§ ACTIVITY
Please could you give again the lines from the one holding "United States, site" through the final line of the data below, exactly, with no other lines?

§ RAW DATA
* * * *

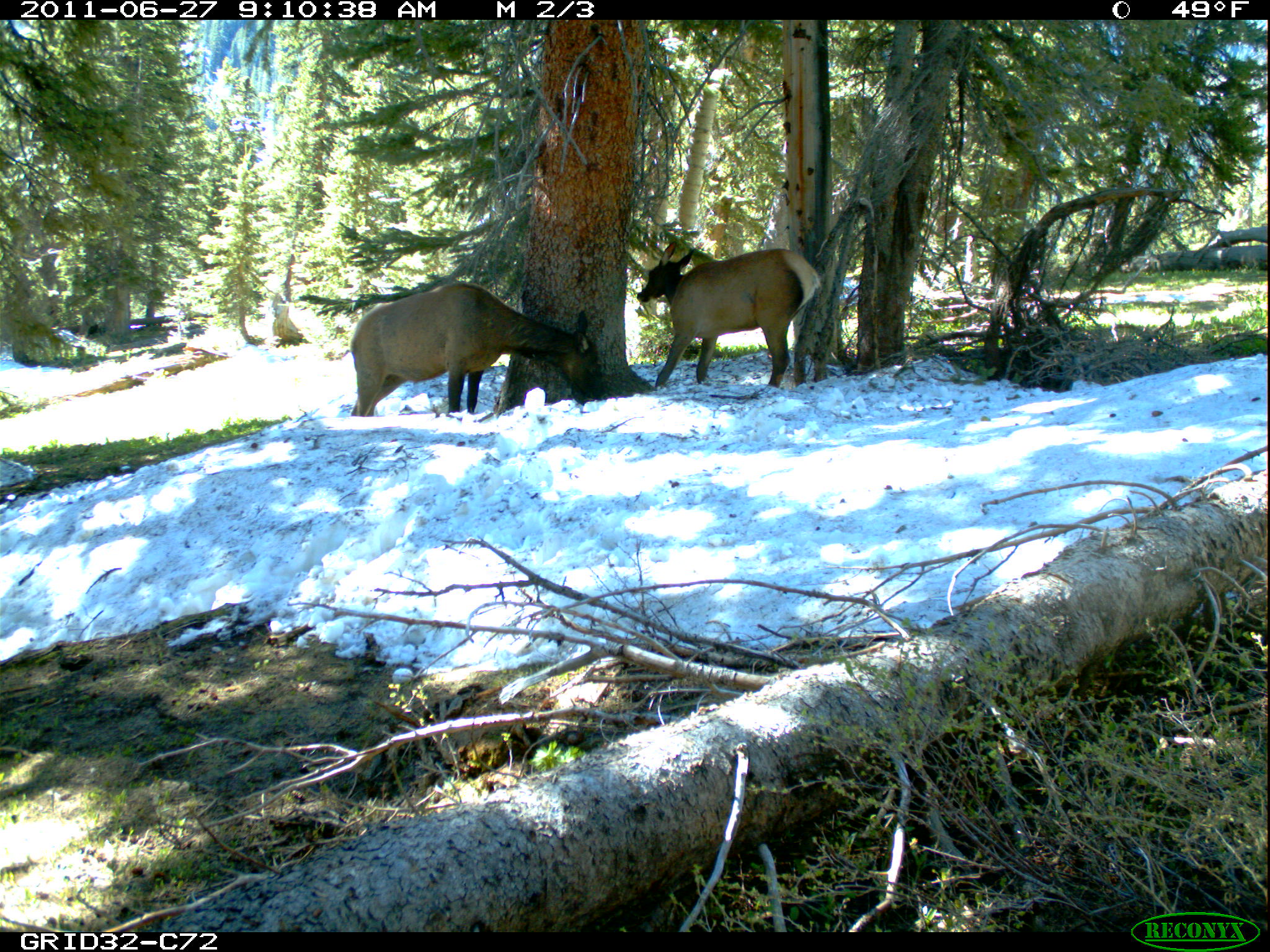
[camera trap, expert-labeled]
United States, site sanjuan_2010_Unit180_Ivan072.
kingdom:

* * * *

§ WRITTEN SOLUTION
United States, site sanjuan_2010_Unit180_Ivan072.
kingdom:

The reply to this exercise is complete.